La contrainsurgencia y las mineras
Los crímenes del 26 y 27 de septiembre
contra los estudiantes de Ayotzinapa, que dejó tres jóvenes muertos y 43
desaparecidos, son una acción de
contrainsurgencia, afirman los autores. Con la represión desatada en Iguala,
que fue conducida por el Ejército, el Estado buscó dar un golpe de muerte a la
Normal Rural Isidro Burgos de Ayotzinapa.
En el capítulo XII “Estado de
sitio, la cadena de mando”, los autores exponen que militares dirigieron
las operaciones contra los normalistas. “En
Iguala, los militares sustituyeron a los civiles del C4 e informaron en tiempo
real a la Sedena, que está informada de lo que pasa en México mejor que el
propio Presidente. Al salir a patrullar, una tropa siempre tiene una Orden de
Fatiga, que detalla todo lo que hará y llevará en la misión, por intrascendente
que sea.
“El Ejército siempre negará
cualquier participación en los sucesos de Iguala. Sin embargo, fueron soldados
quienes monitorearon desde el C4 la llegada de los jóvenes a la ciudad y uno de
ellos, el sargento segundo de Infantería, Felipe González Cano, se encargó de
reportar al coronel José Rodríguez Pérez —un toluqueño de 67 años de edad que
apenas aguantó un año y medio en esa plaza—, responsable directo del 27
Batallón de Infantería, las actividades que desencadenaron un operativo que la
milicia conoce como ‘Yunque y Martillo’ y que envolvió a los estudiantes de
Ayotzinapa”. Los autores explican que un grupo de
encapuchados vestidos de negro “envolvieron
a los estudiantes hasta desaparecerlos; fue un operativo bien coordinado a
través de una maniobra realizada desde las sombras mientras se apagaba la
mayoría de las cámaras que operaba el C4 de la histórica ciudad de Iguala”.

*TAREAS*.
1. En el texto sobre Ayotzinapa, ¿con qué nombre conoce la milicia el operativo que envolvió a los estudiantes?
2. Retoma el texto sobre Ayotzinapa y continúalo, por favor, a partir de su última oración.

*LISTADO PROPORCIONADO*.
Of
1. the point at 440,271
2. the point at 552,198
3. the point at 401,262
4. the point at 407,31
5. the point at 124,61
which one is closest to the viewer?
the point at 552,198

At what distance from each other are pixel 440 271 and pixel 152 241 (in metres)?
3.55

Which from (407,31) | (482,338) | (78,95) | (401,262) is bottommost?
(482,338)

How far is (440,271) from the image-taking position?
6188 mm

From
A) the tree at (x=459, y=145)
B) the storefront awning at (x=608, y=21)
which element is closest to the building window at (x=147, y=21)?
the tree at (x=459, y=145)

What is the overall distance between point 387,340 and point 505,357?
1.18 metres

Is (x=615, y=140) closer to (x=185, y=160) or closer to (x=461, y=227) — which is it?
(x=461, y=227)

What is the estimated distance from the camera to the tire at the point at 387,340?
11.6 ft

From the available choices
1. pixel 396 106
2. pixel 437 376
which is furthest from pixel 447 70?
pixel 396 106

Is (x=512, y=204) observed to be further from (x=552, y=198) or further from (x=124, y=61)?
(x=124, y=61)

*RESPUESTAS*.
1. La milicia lo conoce como ‘Yunque y Martillo’.

2.
Y concluyen que “hubo una
conspiración para desaparecer a los estudiantes. Y no sólo intervinieron
pandilleros y policías. Los verdugos hicieron maniobras diferentes y extrañas a
las que ‘normalmente’ hacen los sicarios al servicio del crimen organizado o
los policías”.
La Normal de Ayotzinapa se ha movilizado en defensa de la educación
pública y de la propia Normal permanentemente bajo amenaza de desaparecerla, y
que fue siempre un referente de apoyo para otros movimientos sociales de
Guerrero, en defensa de los derechos humanos y de la justicia, de las tierras,
los recursos naturales, como los minerales explotados por grandes empresas
mineras extranjeras.
En el libro los autores dan especial atención a los grandes intereses
económicos de las mineras, que definen como un negocio más lucrativo que el
narcotráfico. Exponen que el gobierno busca garantizar el camino sin obstáculos
para esos grandes negocios, y se encarga de quitarlos mediante la represión a
los movimientos sociales que se les oponen y defienden las tierras y el agua.
En su investigación, Francisco Cruz, Félix Santana y Miguel Ángel
Alvarado hablan de los intereses económicos de las mineras en la historia del
país, de las concesiones otorgadas desde el siglo pasado por los gobiernos del
PRI y después también por los del PAN.
Con base en informes de la Secretaría de Economía, exponen que Guerrero
contiene en su tierra oro, y forma parte de una franja del país que también
produce cobre, plata, molibdeno y plomo, y que en Guerrero hay titanio y
uranio.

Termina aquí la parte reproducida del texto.